- **MATERIAL TO PROCESS**:

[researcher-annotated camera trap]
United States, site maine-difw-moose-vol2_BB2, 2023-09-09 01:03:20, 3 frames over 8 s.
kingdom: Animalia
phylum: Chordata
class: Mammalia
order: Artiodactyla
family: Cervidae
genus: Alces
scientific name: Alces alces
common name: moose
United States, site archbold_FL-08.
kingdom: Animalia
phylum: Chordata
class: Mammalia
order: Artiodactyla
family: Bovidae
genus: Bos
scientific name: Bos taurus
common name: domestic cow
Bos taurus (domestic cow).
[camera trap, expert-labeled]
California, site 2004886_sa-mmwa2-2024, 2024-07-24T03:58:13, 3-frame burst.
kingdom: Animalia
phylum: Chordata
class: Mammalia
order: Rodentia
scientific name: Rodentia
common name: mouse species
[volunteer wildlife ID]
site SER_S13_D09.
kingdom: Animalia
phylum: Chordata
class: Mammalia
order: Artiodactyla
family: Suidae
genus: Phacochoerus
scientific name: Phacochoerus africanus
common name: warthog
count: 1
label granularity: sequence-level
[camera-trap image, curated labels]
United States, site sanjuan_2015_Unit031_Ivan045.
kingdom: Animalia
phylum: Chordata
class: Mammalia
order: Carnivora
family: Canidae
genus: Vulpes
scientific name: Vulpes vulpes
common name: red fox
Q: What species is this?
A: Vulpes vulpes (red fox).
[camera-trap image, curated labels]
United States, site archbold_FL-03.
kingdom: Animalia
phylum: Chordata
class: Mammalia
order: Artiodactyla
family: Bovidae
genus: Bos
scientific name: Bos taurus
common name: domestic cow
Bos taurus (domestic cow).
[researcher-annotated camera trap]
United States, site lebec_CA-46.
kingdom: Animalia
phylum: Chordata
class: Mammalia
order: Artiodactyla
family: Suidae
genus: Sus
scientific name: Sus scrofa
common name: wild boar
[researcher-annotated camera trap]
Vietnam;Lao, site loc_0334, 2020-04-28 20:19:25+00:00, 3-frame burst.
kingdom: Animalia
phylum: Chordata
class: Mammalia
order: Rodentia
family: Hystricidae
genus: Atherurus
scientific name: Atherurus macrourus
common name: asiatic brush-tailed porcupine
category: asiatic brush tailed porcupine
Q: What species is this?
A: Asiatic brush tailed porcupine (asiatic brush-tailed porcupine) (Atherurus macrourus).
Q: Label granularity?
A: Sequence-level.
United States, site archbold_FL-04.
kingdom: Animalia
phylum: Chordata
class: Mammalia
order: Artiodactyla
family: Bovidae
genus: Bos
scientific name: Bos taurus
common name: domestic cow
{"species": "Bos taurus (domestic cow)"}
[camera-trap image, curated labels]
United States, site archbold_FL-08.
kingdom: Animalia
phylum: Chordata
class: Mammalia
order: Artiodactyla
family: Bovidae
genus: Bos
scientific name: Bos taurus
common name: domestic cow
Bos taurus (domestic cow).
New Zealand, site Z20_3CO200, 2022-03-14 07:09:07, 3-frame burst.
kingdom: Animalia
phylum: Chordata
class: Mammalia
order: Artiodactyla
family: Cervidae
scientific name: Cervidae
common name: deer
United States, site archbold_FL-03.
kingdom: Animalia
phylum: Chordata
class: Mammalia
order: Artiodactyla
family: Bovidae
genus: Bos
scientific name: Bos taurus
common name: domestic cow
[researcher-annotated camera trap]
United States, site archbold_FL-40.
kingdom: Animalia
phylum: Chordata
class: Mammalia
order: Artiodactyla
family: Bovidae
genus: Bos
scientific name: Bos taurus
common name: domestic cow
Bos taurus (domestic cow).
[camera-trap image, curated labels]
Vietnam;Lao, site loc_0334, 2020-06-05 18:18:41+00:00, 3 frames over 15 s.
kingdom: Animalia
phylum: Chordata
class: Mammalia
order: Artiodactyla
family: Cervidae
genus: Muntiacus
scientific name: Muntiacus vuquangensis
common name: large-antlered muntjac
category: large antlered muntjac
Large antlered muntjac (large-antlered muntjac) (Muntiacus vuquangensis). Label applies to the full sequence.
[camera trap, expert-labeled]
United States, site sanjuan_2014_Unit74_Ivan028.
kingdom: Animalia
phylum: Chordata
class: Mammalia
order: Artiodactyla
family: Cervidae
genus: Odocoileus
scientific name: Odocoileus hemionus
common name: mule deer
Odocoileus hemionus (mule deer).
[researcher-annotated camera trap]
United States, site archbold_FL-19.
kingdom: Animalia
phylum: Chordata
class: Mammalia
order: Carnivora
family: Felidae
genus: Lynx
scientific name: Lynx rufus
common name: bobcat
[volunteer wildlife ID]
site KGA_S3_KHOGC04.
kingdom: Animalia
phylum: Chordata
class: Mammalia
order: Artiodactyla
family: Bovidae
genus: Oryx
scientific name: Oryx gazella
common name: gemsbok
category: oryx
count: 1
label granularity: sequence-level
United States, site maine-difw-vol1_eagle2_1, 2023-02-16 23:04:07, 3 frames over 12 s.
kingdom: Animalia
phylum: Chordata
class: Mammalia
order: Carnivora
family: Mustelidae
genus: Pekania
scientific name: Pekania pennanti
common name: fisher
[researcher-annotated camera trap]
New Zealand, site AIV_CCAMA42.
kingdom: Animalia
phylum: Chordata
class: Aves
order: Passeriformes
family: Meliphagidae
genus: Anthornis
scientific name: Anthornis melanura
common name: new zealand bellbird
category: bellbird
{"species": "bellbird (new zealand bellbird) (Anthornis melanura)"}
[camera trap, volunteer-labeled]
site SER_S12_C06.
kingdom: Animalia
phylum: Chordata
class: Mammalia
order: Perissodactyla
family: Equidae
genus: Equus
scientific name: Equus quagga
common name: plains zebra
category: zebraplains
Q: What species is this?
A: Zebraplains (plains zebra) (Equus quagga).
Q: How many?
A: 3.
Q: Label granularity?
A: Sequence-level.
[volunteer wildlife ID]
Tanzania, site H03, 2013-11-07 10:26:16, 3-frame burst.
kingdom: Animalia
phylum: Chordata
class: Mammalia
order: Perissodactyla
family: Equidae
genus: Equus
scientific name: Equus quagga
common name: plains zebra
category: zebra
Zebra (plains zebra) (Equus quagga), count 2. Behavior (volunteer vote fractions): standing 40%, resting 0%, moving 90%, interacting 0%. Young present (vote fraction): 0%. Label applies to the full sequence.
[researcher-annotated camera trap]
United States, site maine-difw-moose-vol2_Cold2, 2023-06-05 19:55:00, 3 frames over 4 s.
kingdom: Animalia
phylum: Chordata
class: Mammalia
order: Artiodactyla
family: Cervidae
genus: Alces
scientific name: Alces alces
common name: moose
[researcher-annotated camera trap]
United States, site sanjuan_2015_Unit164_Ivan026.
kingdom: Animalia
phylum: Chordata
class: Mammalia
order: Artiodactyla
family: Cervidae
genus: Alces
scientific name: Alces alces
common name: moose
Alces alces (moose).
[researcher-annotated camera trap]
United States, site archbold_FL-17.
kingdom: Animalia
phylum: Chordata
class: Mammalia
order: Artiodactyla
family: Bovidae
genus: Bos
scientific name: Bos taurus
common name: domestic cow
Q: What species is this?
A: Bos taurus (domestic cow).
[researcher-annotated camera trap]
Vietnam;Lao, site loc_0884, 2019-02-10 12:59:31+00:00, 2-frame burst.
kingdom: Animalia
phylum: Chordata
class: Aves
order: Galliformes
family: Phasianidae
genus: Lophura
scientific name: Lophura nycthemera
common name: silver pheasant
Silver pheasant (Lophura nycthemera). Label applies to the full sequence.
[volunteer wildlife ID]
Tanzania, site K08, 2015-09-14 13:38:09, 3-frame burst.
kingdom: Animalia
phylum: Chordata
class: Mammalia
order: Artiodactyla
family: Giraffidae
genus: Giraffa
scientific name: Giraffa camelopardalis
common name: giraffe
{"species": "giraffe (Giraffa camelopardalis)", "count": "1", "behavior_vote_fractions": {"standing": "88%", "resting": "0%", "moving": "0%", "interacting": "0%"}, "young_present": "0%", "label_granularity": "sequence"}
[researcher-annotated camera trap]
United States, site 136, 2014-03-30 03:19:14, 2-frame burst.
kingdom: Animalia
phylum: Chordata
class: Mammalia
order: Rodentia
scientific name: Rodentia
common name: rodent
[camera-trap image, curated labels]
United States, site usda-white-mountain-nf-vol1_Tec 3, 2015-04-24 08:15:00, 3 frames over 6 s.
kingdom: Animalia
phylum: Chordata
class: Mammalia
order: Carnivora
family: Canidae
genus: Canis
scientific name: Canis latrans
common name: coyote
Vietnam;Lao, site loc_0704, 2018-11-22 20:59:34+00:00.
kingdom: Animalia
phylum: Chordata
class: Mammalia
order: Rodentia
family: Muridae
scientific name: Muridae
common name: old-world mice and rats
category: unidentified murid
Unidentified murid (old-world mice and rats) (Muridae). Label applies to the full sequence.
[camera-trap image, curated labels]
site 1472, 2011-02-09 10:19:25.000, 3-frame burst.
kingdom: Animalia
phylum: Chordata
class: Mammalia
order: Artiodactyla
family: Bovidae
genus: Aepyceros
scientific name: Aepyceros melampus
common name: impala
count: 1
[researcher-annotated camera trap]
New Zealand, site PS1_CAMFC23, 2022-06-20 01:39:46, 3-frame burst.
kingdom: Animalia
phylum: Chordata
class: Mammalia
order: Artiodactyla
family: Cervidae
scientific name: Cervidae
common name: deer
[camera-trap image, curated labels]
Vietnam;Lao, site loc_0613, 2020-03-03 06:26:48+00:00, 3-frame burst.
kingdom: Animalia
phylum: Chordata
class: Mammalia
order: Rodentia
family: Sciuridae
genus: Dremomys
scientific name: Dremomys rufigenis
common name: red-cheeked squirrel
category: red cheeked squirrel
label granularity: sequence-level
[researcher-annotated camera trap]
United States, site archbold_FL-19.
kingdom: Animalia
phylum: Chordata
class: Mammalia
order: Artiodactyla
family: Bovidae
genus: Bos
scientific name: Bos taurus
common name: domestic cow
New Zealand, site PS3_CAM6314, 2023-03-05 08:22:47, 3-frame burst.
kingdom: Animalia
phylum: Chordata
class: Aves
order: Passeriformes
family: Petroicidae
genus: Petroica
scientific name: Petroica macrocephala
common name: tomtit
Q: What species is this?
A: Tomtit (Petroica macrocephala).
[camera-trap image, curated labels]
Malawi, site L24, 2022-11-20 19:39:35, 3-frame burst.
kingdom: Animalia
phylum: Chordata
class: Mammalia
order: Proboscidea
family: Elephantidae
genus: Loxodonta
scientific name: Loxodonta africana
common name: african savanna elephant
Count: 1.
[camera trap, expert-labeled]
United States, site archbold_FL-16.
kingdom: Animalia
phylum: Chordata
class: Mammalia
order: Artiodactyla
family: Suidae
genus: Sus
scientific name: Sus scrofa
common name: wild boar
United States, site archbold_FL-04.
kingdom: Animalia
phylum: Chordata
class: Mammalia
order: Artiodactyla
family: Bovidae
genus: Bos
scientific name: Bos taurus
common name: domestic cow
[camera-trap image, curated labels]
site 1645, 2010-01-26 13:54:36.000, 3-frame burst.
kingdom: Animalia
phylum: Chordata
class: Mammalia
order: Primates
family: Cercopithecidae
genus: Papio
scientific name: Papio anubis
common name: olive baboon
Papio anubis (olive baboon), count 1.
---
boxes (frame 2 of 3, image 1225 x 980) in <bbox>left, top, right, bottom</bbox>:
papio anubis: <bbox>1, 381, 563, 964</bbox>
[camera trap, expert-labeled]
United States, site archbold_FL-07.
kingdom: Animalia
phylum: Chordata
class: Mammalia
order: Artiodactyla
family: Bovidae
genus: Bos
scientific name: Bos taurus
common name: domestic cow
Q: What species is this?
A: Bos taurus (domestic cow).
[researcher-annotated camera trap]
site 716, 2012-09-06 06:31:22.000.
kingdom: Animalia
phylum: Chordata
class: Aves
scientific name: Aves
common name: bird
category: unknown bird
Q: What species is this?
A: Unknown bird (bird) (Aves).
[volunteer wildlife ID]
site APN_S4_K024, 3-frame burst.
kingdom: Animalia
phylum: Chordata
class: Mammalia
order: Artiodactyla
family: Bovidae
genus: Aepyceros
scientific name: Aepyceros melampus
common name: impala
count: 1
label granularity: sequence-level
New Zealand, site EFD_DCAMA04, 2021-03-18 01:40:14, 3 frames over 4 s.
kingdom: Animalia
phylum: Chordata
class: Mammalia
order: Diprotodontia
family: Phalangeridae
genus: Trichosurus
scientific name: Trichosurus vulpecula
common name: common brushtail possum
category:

- **TASK**:
State how many lines of the data above contain the string "frames", and give no other words.

- **EXERCISE SOLUTION**:
6